Allow prop modules to decrease generator limits
Closed, InvalidPublic

Description

Sometimes a prop module is more expensive than the underlying generator and needs a lower per-request limit. A current example is revision diffs; two upcoming examples are T143895: [Epic] Implement ORES service proxy in api.php and T144865: Add pageview stats to the action API. In all three cases the limit is not really predictable since data for some revisions might be available from cache for free.

Currently this is solved by omitting the data from requests beyond the limit, which is unhelpful if that data is the main reason the user made the query. All three modules are/will be able to produce data for a small number of items even if it is not in the cache, but there is no way to allow the user to continue in a separate request from the first item with missing data.

To fix that, prop modules would need a way to peek at the resultset after the generator returned it but before other query modules started to process it, and truncate it once they decide their limit has been reached.

Event Timeline

Anomie subscribed.

Currently this is solved by omitting the data from requests beyond the limit, which is unhelpful if that data is the main reason the user made the query. All three modules are/will be able to produce data for a small number of items even if it is not in the cache, but there is no way to allow the user to continue in a separate request from the first item with missing data.

This is incorrect. The action API provides a robust continuation mechanism which can and should be used in this circumstance.

I am not sure what you mean. The problem as I understand it is that the continuation mechanism cannot take the limits of prop modules into account. E.g. I want to get pageviews for the recent changes; I ask the query api with generator=recentchanges, grclimit=100, prop=pageviews; but the pageview module can only provide data for the first 10 RC items. What should the module in such a situation?

The same thing that a module like prop=links does if there are more links on all the generated pages than it can do in one query. See the behavior of this query for example.

generator=recentchanges is a slightly special case if you're using the default parameters (rcdir=older, no rcstart) since it starts with the most recent changes and on a busy wiki like enwiki there will probably be more "most recent changes" by the time you get to continuation, but the solution for that is to make it possible for a generator to specify an "I started here" value to ApiContinuationManager rather than trying to have every prop module pre-limit the generator. See T146176 for that.

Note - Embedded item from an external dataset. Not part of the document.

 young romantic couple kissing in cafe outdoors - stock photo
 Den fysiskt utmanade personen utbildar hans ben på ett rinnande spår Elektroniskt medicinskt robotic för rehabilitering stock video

I think I get it now, thanks. So if both the generator and a props module set a continuation, the props continuation will be called until it's exhausted and the generator continuation only after that?

Exactly right. The main motivation for the "new" continuation (remember T96858: Use "new" continuation by default) was to have the server handle that logic instead of making every client reimplement it.

Isn't that still a bit painful from the client's POV? For example mw:API:Query#Continuing_queries has a code example but that wouldn't really be helpful in such a case; instead, the query method would have to keep querying while the same page set is returned, and do some sort of recursive merge on the results. For links that cannot easily be helped since you might need multiple queries to get all the links for a single page. For modules which return exactly one data item per page, returning one fully filled page result per response seems much nicer from the user's point of view. (OTOH maybe most client libraries already deal with this problem?)

Since client libraries have to handle the more complicated link case, the "one result" case is trivially taken care of by the same code.